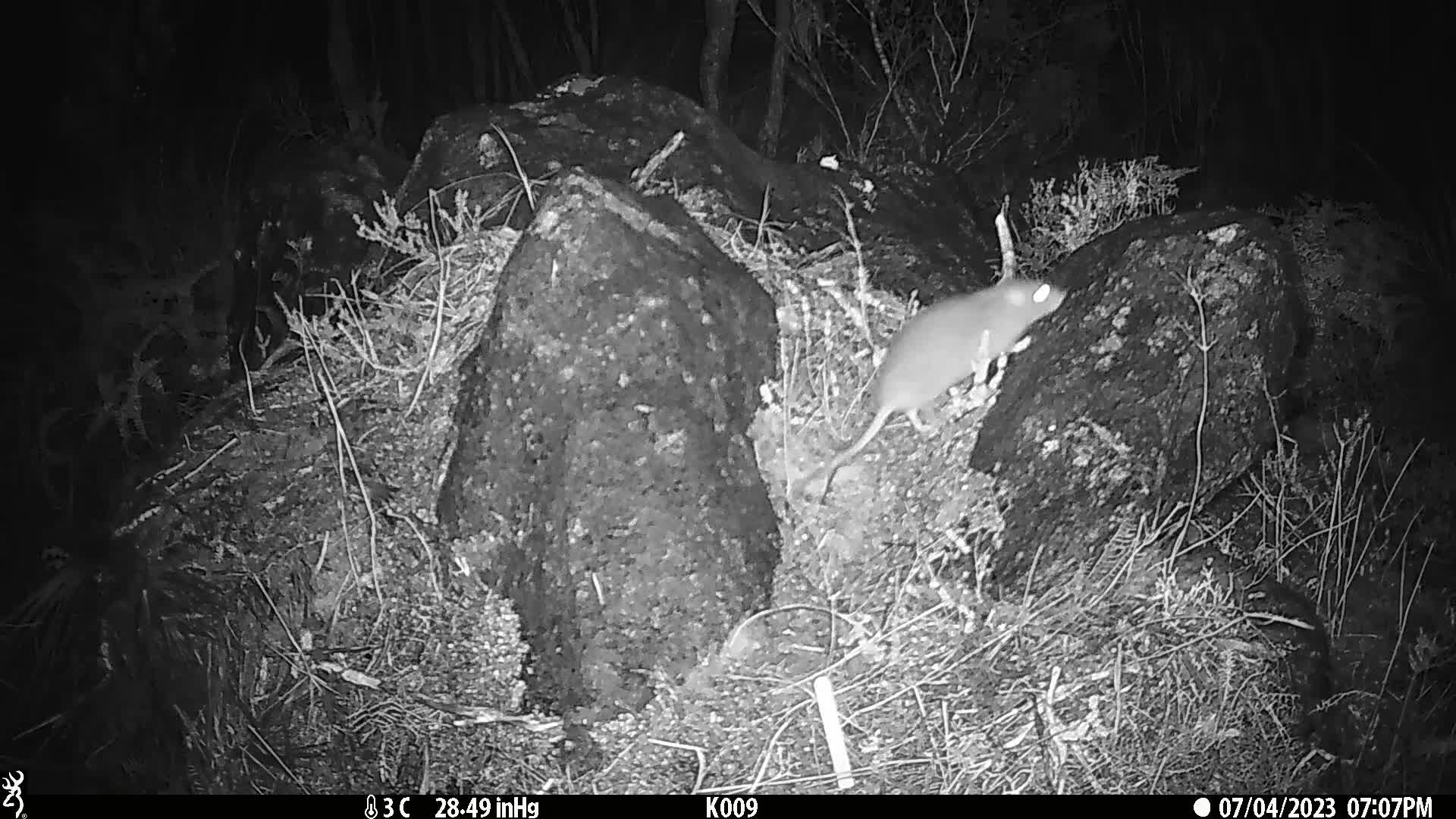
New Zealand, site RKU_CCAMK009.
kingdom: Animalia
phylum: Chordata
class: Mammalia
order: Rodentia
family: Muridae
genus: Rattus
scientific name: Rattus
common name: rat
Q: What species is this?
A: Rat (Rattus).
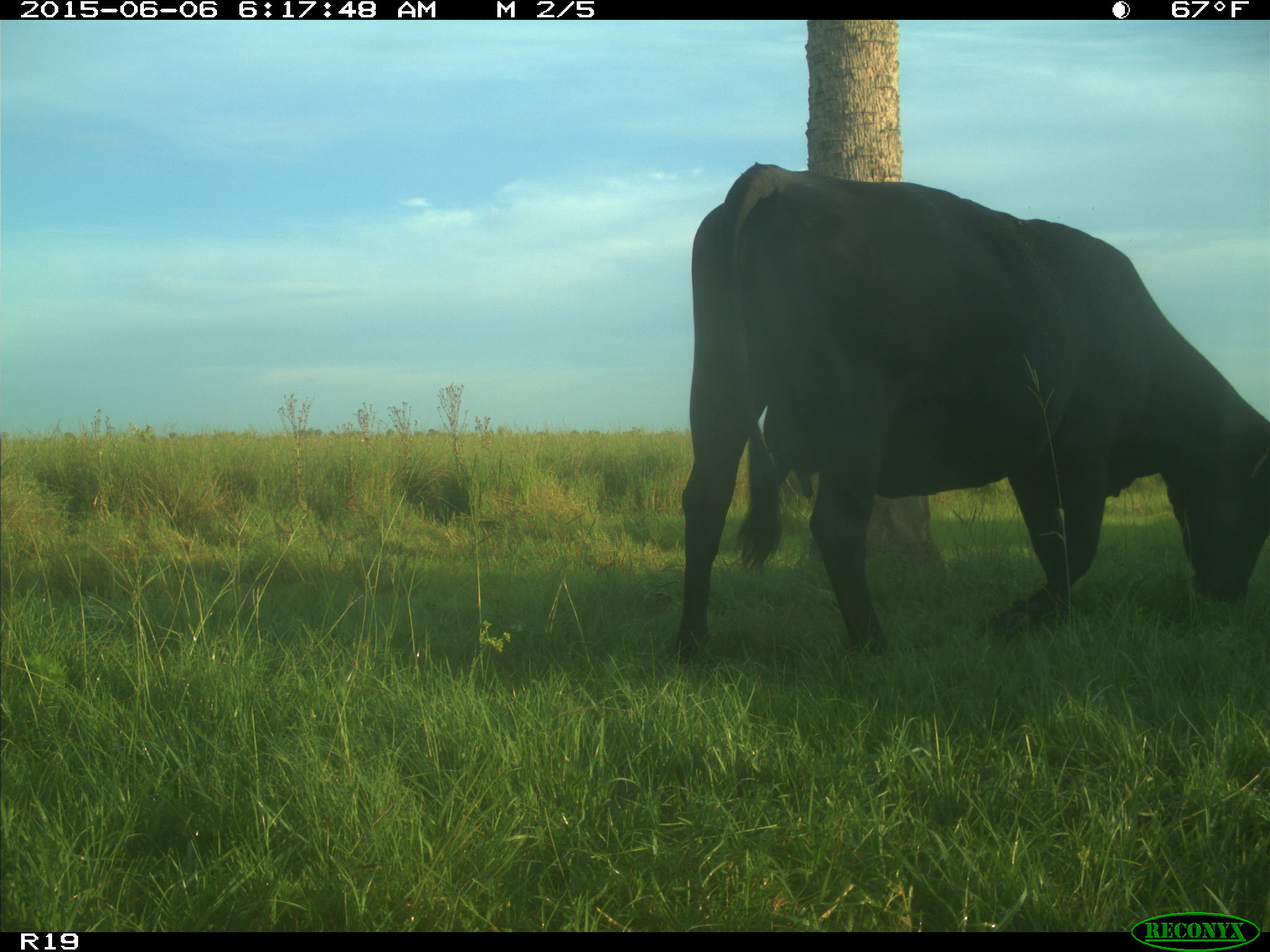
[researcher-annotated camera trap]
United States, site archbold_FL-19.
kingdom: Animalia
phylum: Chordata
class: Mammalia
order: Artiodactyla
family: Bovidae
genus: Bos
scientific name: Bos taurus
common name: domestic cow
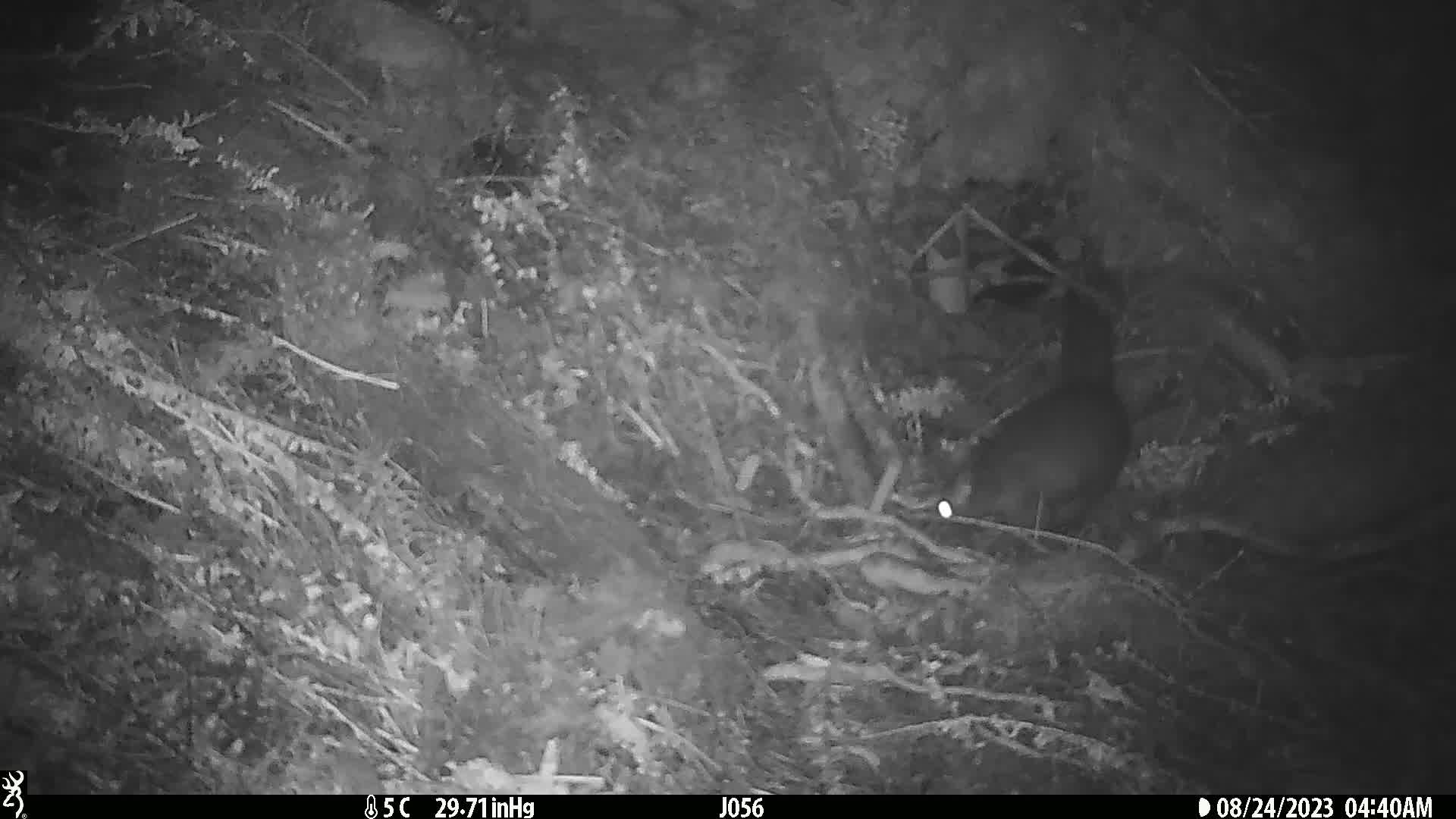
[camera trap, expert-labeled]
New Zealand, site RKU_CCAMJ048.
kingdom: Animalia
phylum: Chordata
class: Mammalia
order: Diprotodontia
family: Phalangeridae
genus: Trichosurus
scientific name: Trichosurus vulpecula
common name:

———

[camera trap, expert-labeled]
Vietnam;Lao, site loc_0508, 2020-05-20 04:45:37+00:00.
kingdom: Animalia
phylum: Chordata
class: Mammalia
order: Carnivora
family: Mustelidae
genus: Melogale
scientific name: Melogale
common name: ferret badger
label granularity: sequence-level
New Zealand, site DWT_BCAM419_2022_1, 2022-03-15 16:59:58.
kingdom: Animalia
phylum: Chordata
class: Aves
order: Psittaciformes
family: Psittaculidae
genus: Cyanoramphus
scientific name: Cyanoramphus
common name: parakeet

———

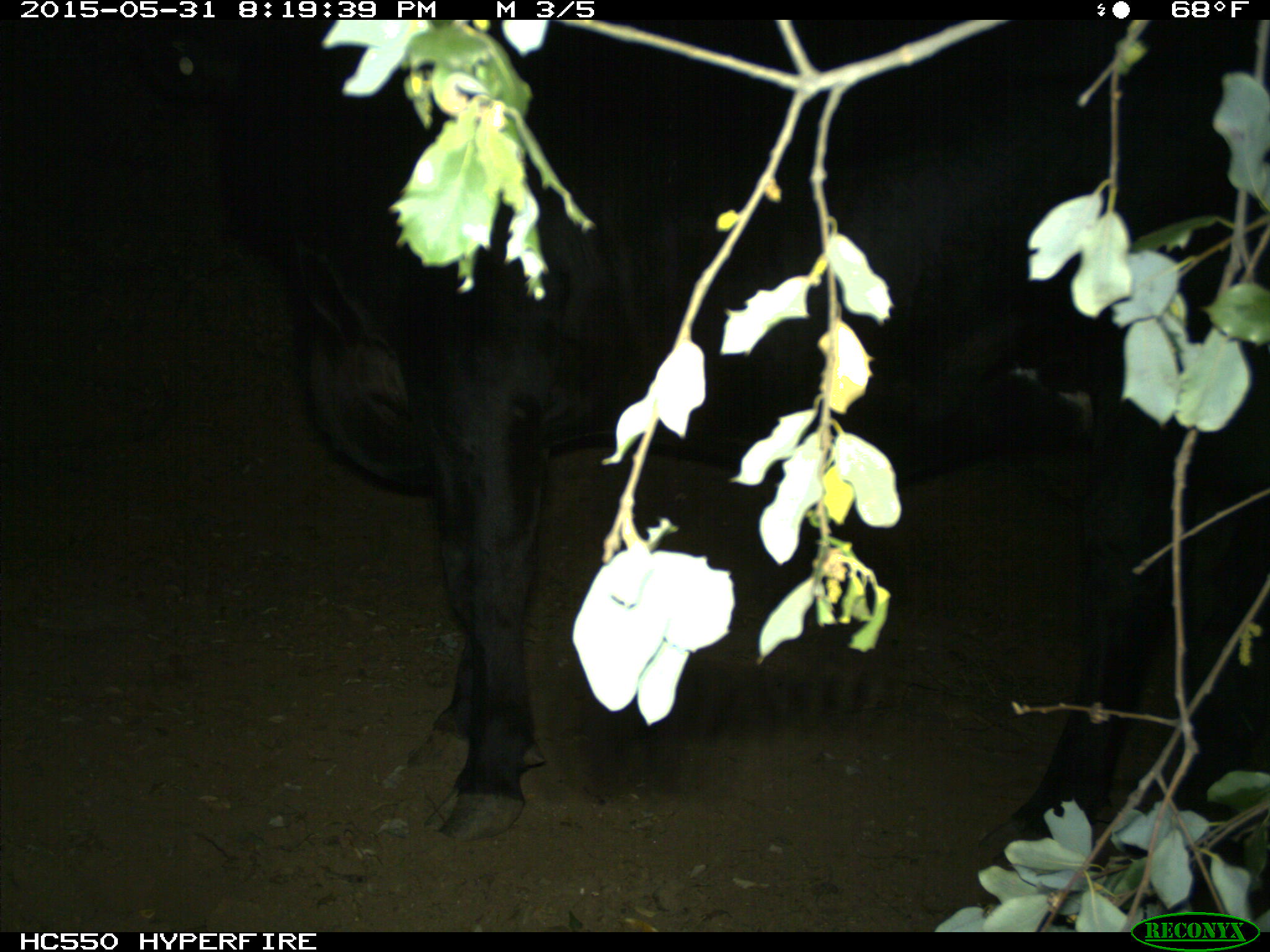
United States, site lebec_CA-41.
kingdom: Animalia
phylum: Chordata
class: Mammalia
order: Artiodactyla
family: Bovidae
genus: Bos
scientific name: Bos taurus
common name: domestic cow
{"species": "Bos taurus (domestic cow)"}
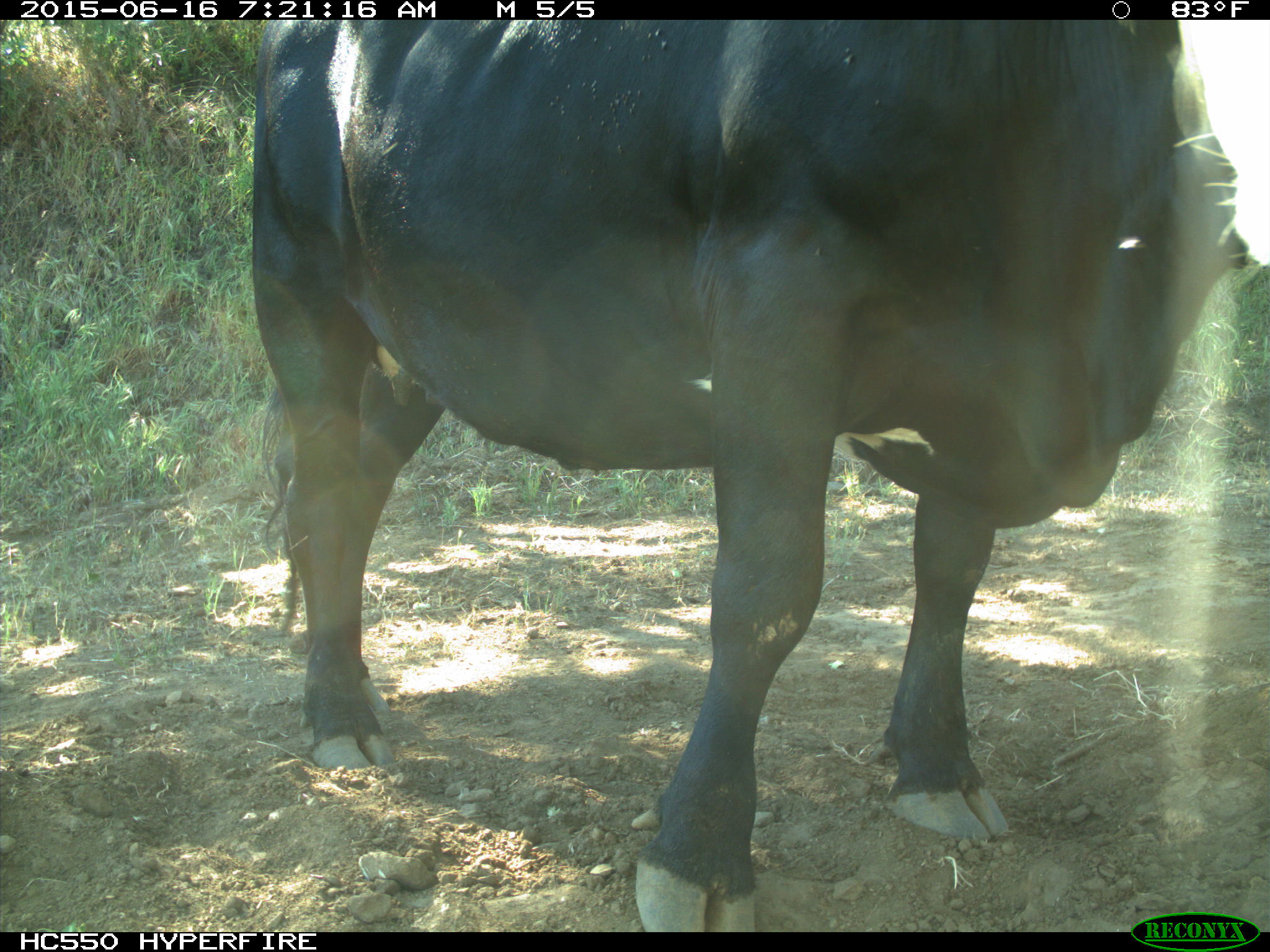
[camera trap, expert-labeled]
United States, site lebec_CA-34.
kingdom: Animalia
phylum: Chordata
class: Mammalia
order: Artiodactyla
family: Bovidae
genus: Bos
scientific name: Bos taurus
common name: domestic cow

———

• YOUR GOAL:
Please say how many lines above contain "order", number only.

• RESPONSE FOR THIS EXERCISE:
7